Dog parks can be a saving grace for some canine guardians living in close quarters. They may also be the wrong choice for your family.

The next time you have to decide, “dog park or no dog park?” ask yourself the following questions:

Are dogs playing fair?

Watch how the dogs interact before subjecting your own best friend to what may be a unsuitable environment. Many dog trainers and guardians have different ideas of what constitutes aggressive behavior, but in general, you should watch out for…

Bullies

Positive canine play means taking turns being the chaser and chasee. If there are dogs present that won’t take turns, you may consider opting out of the park for the time being. 

“Free Spirits”

You may notice that a handful of dogs just won’t listen to their guardians. This could spell trouble if mom or dad need to pull them away from a sticky situation… and can’t. 

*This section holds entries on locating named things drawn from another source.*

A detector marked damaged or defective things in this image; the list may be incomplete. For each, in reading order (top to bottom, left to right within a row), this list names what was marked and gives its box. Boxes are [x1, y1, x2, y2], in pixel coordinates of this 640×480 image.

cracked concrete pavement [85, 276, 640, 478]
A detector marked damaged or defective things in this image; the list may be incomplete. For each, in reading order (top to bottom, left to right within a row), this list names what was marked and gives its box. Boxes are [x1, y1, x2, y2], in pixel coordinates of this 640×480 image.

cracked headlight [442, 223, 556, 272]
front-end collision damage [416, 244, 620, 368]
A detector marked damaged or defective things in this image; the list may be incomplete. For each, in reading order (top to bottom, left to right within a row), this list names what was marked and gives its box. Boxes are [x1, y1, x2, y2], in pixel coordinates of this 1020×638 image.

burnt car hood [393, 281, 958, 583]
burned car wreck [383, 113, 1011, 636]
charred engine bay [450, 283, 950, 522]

Are guardians paying attention and staying involved?

Ideally, guardians stay involved in their dog’s playtime. Moms and dads that bring the dog to the park and don’t pay attention will probably struggle to notice when their dog is in trouble (or is causing trouble).

Positive involvement means occasionally calling their dogs back to their side and generally monitoring their dog’s play.

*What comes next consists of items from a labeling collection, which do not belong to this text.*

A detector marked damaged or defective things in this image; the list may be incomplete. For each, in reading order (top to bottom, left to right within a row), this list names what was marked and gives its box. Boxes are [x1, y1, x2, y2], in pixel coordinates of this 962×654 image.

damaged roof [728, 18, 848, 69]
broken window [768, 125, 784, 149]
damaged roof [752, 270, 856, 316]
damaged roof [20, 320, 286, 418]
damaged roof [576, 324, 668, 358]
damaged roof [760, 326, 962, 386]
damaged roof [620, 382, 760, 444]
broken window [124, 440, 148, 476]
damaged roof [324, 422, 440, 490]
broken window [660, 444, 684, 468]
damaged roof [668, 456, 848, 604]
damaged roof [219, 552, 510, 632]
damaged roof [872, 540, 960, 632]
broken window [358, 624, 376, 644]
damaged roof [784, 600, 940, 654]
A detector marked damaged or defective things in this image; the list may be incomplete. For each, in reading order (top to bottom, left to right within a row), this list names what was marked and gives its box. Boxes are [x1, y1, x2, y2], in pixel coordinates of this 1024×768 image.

Is your dog physically and emotionally prepared for the park?

Before heading to the park, speak to your vet about what health precautions you may want to take.

You should also pay attention to your dog’s emotional state. If you have a dog that is shy or anxious or easily overwhelmed, the dog park may not be what your dog needs.

Does your dog listen to you?

If your dog doesn’t listen to you… don’t go to the dog park. This could easily spell trouble for several reasons.

Is the park itself suitable?

You may want to scout out the park before you take your dog. Check for the following:

  • Is the fence secure?
  • Is there drinking water? (You may want to bring your own anyway)
  • Are there toys laying out? (You should pick these up; many dogs are perfectly content in a social setting until you introduce a resource, at which point they may become territorial)
  • Is the park clean? (Watch out for anything that may be hazardous when eaten or stepped on)

You may scout out a few dog parks before finding one that suits your family’s needs.

Or you may discover that dog parks aren’t a good fit for your family.

There is nothing wrong with either.

By doing your research, paying attention to the environment and acknowledging your dog’s needs, you are doing what’s best for your family, whether that means “dog park” … or “no dog park.”